Images must not appear in your copy; reproduce every other part of the records exactly.

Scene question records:
========================================================================

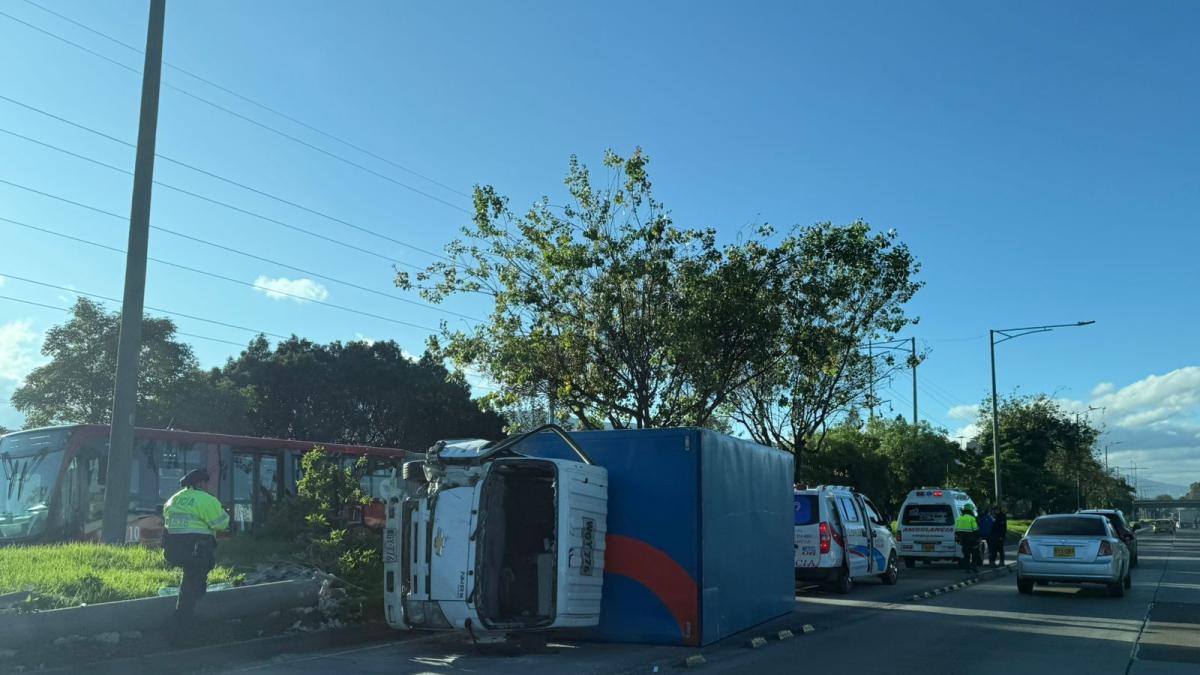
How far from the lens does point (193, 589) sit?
9.77 metres


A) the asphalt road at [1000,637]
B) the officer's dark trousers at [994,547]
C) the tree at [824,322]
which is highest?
the tree at [824,322]

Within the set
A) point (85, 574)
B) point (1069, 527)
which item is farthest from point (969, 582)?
point (85, 574)

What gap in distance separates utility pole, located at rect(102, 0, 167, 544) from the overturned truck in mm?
4448

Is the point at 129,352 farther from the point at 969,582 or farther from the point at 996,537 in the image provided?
the point at 996,537

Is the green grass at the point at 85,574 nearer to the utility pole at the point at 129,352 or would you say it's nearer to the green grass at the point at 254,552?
the utility pole at the point at 129,352

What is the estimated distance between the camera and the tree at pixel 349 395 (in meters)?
52.2

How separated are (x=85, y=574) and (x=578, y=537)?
535 cm

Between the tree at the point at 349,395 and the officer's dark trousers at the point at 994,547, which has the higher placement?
the tree at the point at 349,395

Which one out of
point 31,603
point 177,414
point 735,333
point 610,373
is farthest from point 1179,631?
point 177,414

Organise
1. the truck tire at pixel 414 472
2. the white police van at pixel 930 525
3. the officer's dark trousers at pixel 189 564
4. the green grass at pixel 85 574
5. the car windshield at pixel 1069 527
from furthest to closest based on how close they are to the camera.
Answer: the white police van at pixel 930 525, the car windshield at pixel 1069 527, the truck tire at pixel 414 472, the officer's dark trousers at pixel 189 564, the green grass at pixel 85 574

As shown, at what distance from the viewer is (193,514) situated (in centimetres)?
1016

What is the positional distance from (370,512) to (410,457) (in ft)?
27.1

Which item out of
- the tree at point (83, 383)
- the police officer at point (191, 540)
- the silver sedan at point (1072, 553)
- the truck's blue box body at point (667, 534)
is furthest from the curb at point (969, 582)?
the tree at point (83, 383)

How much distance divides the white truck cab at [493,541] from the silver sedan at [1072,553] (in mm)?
10697
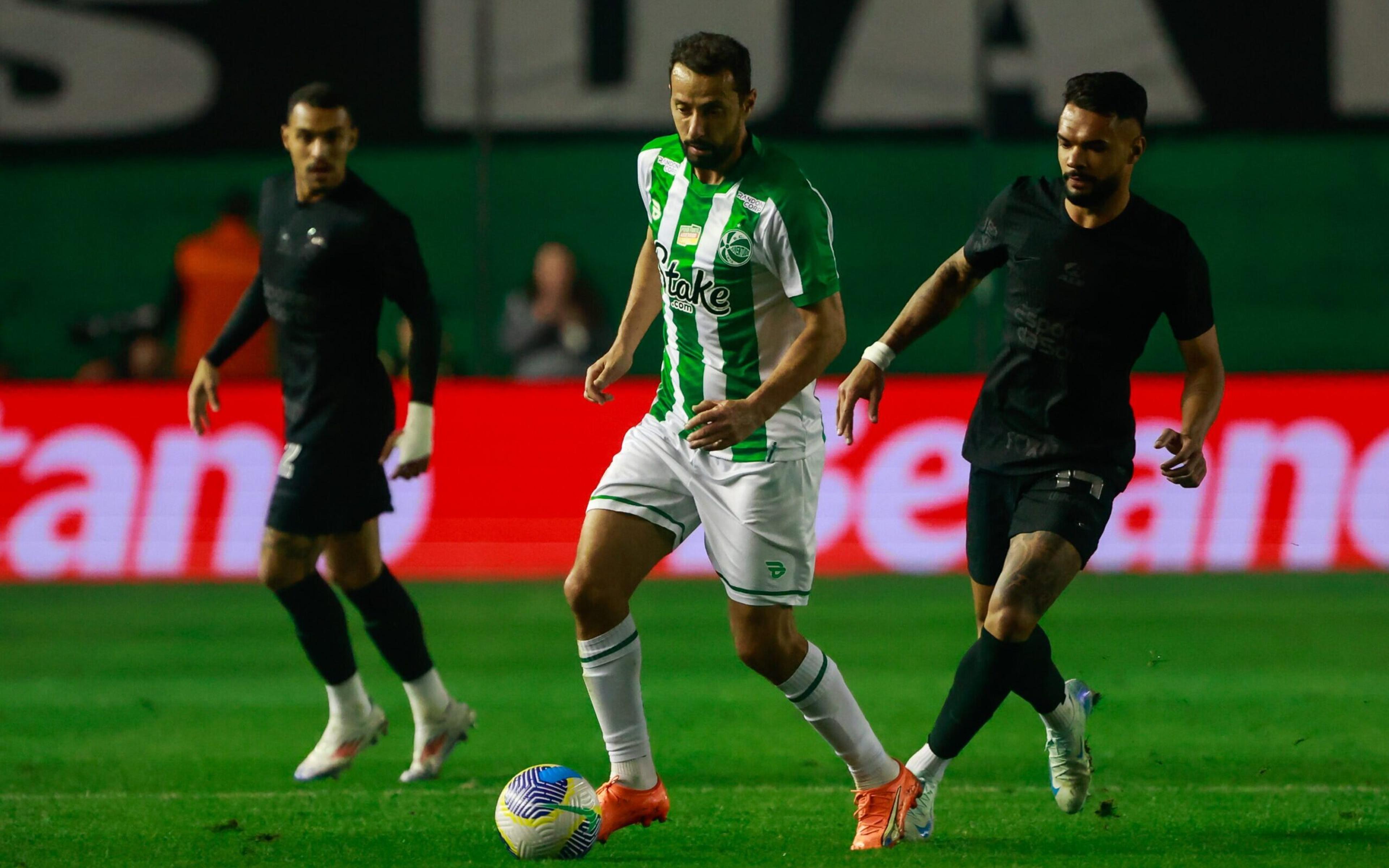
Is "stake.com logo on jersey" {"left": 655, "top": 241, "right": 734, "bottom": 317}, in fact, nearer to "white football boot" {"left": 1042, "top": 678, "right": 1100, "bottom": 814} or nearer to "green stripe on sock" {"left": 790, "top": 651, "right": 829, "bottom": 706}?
"green stripe on sock" {"left": 790, "top": 651, "right": 829, "bottom": 706}

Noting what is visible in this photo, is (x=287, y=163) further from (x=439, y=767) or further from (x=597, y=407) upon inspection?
(x=439, y=767)

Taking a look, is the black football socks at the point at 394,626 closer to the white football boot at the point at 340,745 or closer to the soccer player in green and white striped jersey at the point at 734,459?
the white football boot at the point at 340,745

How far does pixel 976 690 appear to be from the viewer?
529cm

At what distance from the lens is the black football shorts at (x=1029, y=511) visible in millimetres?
5336

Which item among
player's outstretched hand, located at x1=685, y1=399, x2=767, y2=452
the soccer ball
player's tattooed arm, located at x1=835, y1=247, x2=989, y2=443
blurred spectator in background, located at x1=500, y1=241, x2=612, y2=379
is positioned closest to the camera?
player's outstretched hand, located at x1=685, y1=399, x2=767, y2=452

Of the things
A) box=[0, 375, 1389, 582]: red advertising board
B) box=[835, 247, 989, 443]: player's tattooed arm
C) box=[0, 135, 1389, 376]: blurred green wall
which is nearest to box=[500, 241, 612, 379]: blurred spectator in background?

========================================================================

◆ **Response**:
How far from the lens does point (193, 589) sit?
9.77 metres


A) the asphalt road at [1000,637]
B) the officer's dark trousers at [994,547]
C) the tree at [824,322]
which is highest?
the tree at [824,322]

Within the set
A) point (85, 574)
B) point (1069, 527)
which item is farthest from point (969, 582)?
point (85, 574)

What gap in distance separates utility pole, located at rect(102, 0, 167, 544) from the overturned truck in mm?
4448

Is the point at 129,352 farther from the point at 969,582 or farther from the point at 996,537 in the image provided?
the point at 996,537

Is the green grass at the point at 85,574 nearer to the utility pole at the point at 129,352 or would you say it's nearer to the green grass at the point at 254,552?
the utility pole at the point at 129,352

What is the estimated distance between the camera and the tree at pixel 349 395 (in meters)?
52.2

How separated are (x=85, y=574) and (x=578, y=537)?
535 cm

Between the tree at the point at 349,395 and the officer's dark trousers at the point at 994,547, which has the higher placement?
the tree at the point at 349,395

Which one out of
point 31,603
point 177,414
point 735,333
point 610,373
is farthest from point 1179,631?
point 177,414

Organise
1. the truck tire at pixel 414 472
2. the white police van at pixel 930 525
3. the officer's dark trousers at pixel 189 564
4. the green grass at pixel 85 574
5. the car windshield at pixel 1069 527
from furthest to closest based on how close they are to the camera.
Answer: the white police van at pixel 930 525, the car windshield at pixel 1069 527, the truck tire at pixel 414 472, the officer's dark trousers at pixel 189 564, the green grass at pixel 85 574

As shown, at what distance from the viewer is (193,514) situated (in centimetres)?
1016

What is the positional distance from (370,512) to (410,457) (in ft)?
27.1

Which item out of
- the tree at point (83, 383)
- the police officer at point (191, 540)
- the silver sedan at point (1072, 553)
- the truck's blue box body at point (667, 534)
is furthest from the curb at point (969, 582)?
the tree at point (83, 383)

How much distance divides the white truck cab at [493,541] from the silver sedan at [1072,553] (in mm)?
10697
Is "stake.com logo on jersey" {"left": 655, "top": 241, "right": 734, "bottom": 317}, in fact, nearer to "white football boot" {"left": 1042, "top": 678, "right": 1100, "bottom": 814} or nearer to "green stripe on sock" {"left": 790, "top": 651, "right": 829, "bottom": 706}?
"green stripe on sock" {"left": 790, "top": 651, "right": 829, "bottom": 706}

Noting what is visible in this photo, is (x=287, y=163) further from (x=439, y=767) or further from (x=597, y=407) upon inspection?
(x=439, y=767)

Taking a look, is the black football socks at the point at 394,626 closer to the white football boot at the point at 340,745 or closer to the soccer player in green and white striped jersey at the point at 734,459?
the white football boot at the point at 340,745

How far does pixel 976 690 appear to be from the viewer?
529cm

At what distance from the lens is the black football shorts at (x=1029, y=511) visible in millimetres?
5336

Which item among
player's outstretched hand, located at x1=685, y1=399, x2=767, y2=452
the soccer ball
player's tattooed arm, located at x1=835, y1=247, x2=989, y2=443
blurred spectator in background, located at x1=500, y1=241, x2=612, y2=379
is positioned closest to the camera?
player's outstretched hand, located at x1=685, y1=399, x2=767, y2=452

Of the things
A) box=[0, 375, 1389, 582]: red advertising board
B) box=[835, 247, 989, 443]: player's tattooed arm
C) box=[0, 135, 1389, 376]: blurred green wall
which is nearest to box=[500, 241, 612, 379]: blurred spectator in background?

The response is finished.